> _WORK REQUEST_
The expected output is the line with "order: Rodentia" followed by every remaining line of the entries, all repeated exactly.

** GIVEN DATA follows **

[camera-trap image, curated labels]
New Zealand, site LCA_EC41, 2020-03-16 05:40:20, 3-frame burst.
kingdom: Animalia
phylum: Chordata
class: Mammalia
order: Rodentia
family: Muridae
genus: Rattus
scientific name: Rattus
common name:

** End of GIVEN DATA **

> _TASK OUTPUT_
order: Rodentia
family: Muridae
genus: Rattus
scientific name: Rattus
common name:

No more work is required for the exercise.